Ей повезло. Таблетки, слипшись в комок, не растворились в желудке. Ее тошнило, земля уходила из-под ног. В общественном туалете промыла желудок ледяной водой. В шесть часов утра открылись двери общежития. А в восемь, измученная тяжелой ночью, бледная до зелени уже сидела на экзамене, пугая педагога своим «больничным» видом. Потом лежала в общежитии на своей койке под теплым одеялом и анализировала произошедшее: «Почему не было страха смерти? Умирать легко, просто и не страшно, но глупо. Нет в такой смерти ничего интересного. Есть только постыдное… Нет! Только не позорная смерть, не пустота и вечность…» Она не умела себя любить. Бабушка напомнила о себе, она отвела от нее беду. Господи, вразуми и прости меня, неокрепшую умом и сердцем…

«Священник, наверное, назвал бы это неконтролируемое состояние богооставленностью. И если верить религии, эта минута стоила отцу семейства отказа от вечности. Совершенно очевидно, в Старкове на равных правах существовало самопожертвование, терпение и слабоволие. Наверное, у него закончился запас прочности, и нить его жизни оборвалась. Как бы ни было тяжело, человеческая жизнь должна всегда торжествовать», – думала я, слушая Лену.

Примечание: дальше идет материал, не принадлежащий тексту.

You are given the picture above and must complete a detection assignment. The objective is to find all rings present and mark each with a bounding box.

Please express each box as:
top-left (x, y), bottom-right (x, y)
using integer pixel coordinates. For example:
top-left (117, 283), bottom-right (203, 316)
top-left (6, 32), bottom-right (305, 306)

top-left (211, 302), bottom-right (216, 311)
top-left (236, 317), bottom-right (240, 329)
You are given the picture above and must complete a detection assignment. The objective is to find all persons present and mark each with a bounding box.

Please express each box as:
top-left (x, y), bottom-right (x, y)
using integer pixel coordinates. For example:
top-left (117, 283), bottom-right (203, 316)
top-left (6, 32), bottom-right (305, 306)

– …В то памятное лето это трагическое событие наполнило меня чувством невозвратной утраты чего-то легкого, радостного. Сколько раз после той беды беззаботность то появлялась во мне, то вновь исчезала. Откуда она возникала, что являлось источником моего оптимизма? Жажда счастливой, радостной жизни заложена во мне и понемногу расходуется, убывая, уничтожаясь своими и чужими бедами? «Надолго ли хватит мне запаса терпения, данного с рождения, или я опять когда-то сломаюсь, если не морально, то физически, если этих бед будет слишком много?» – думала я с тоской. И тут же зло возражала себе…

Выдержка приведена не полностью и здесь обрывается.